Reconsidering the last parliament

At the very least, the first term of Myanmar’s parliament exceeded the low expectations it laboured under.

There was little enthusiasm about prospects for reform when the Union parliament convened for the first time in January 2011. The Burma Campaign UK derided the assembly as the preserve of “soldiers, ex-soldiers, pro-regime parties, corrupt businessmen and stooges” and noted that the junta-drafted 2008 Constitution reserved many of the usual powers of parliamentary democracy for the military leadership. After decades of authoritarian rule, many also doubted whether the military would be willing to cede real power to democratic institutions, other than what was necessary to create a façade of representative government.

Five years on, suspicions linger about the military but it is clear that the legislature has greatly exceeded the low expectations it laboured under. The committee system has thrived, the two hluttaws hosted reasoned debate, MPs consulted a broad range of civil society and other groups and, for the most part, comported themselves with dignity and in deference to the arcane traditions of parliamentary forums. Although the constitution is overwhelmingly weighted towards the president, and grants undemocratic reserve powers to the Tatmadaw commander-in-chief, the last five years have demonstrated that the parliament has the ability to function as a constitutional check on executive authority.

The reasons why the parliament asserted its own prerogatives will long be the subject of debate. One reason was undoubtedly the intense rivalry between President U Thein Sein and former Union parliament Speaker Thura U Shwe Mann, after the latter was passed over for the top job by order of former junta leader U Than Shwe. Thura U Shwe Mann’s barely concealed ambition to become head of state, which led ultimately to his ouster as chairman of the Union Solidarity and Development Party, compelled him to cultivate a power base in the party’s parliamentary ranks. The result was a situation in which the USDP’s overwhelming parliamentary majority, buttressed by the 25 percent of seats reserved under the constitution for the military, refused to be a rubber stamp for the government’s agenda.

It is reasonable to be cynical about this, but not without remembering that factionalism, backroom alliances and power plays are the sine qua non of parliamentary politics the world over. To paraphrase Bismarck’s immortal words, no one with a squeamish temperament should watch how laws and sausages are made. Thura U Shwe Mann’s legacy will be debated in the years ahead, but recent events suggest he deserves at least some share of the credit for strengthening the parliament’s review functions.

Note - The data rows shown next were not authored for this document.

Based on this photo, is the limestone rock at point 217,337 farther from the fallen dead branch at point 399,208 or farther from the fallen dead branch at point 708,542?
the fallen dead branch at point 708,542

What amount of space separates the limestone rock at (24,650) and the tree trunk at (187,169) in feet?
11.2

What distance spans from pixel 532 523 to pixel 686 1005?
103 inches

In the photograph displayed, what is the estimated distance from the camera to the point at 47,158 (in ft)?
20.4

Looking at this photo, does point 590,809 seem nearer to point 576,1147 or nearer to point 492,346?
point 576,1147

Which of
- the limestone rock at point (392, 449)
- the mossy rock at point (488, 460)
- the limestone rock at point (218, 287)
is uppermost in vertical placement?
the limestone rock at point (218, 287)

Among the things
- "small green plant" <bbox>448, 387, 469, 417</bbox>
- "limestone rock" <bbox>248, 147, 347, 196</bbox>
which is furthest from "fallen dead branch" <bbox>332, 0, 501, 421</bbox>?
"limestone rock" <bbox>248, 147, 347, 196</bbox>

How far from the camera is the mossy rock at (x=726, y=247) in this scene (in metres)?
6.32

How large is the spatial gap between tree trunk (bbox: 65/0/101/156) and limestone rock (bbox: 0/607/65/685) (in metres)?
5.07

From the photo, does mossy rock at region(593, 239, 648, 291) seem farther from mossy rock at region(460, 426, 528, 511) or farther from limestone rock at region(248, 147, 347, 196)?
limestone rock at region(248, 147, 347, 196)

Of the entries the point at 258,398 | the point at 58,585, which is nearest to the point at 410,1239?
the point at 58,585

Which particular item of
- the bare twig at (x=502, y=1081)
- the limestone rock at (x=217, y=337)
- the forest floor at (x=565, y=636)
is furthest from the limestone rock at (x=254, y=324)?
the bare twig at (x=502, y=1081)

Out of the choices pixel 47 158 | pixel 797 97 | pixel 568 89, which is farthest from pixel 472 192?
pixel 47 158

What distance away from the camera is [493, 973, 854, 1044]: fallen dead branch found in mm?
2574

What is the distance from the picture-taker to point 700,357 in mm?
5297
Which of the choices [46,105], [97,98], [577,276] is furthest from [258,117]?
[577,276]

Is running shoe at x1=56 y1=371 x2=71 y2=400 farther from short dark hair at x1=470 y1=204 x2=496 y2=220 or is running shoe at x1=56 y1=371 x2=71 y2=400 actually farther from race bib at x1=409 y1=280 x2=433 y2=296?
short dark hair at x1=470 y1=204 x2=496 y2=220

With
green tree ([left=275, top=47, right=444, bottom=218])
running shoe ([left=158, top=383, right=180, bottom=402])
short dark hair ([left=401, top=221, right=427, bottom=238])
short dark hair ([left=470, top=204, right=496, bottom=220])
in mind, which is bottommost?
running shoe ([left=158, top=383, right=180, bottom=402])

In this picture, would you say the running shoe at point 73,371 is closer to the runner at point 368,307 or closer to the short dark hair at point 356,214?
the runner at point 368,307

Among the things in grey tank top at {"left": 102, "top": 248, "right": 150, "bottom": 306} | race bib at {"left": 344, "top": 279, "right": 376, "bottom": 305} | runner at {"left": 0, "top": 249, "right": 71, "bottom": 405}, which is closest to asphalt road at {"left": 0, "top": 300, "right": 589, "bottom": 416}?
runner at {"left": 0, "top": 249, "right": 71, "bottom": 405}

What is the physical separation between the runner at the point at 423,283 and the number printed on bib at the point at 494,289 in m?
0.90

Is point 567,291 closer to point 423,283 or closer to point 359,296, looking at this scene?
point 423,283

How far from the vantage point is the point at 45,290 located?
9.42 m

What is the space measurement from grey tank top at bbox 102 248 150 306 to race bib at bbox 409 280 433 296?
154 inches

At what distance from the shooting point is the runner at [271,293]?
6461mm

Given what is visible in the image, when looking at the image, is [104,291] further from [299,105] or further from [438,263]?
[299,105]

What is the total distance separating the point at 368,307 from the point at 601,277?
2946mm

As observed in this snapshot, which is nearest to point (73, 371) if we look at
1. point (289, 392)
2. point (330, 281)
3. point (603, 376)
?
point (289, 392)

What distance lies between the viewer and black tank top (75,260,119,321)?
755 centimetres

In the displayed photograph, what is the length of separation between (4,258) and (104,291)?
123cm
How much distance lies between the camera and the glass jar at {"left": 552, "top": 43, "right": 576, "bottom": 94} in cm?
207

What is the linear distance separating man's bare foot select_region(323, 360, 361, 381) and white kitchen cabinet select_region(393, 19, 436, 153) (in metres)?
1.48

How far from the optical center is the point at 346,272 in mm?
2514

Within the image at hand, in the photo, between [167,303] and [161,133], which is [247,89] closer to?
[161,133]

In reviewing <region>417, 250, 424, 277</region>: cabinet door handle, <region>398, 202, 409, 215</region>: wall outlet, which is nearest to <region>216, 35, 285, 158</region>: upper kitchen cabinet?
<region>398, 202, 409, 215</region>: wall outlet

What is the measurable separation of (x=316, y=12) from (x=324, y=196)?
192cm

A cardinal principle of representative democracy is that any citizen should be able to gaze onto the floor of their parliament and see someone like them. As MPs-elect assumed their seats in Nay Pyi Taw on February 1, there were more women and more young faces (though fewer members of ethnic minorities) than in the previous parliament, and each of them will be custodians of an institution that is showing much greater promise than when it was first conceived.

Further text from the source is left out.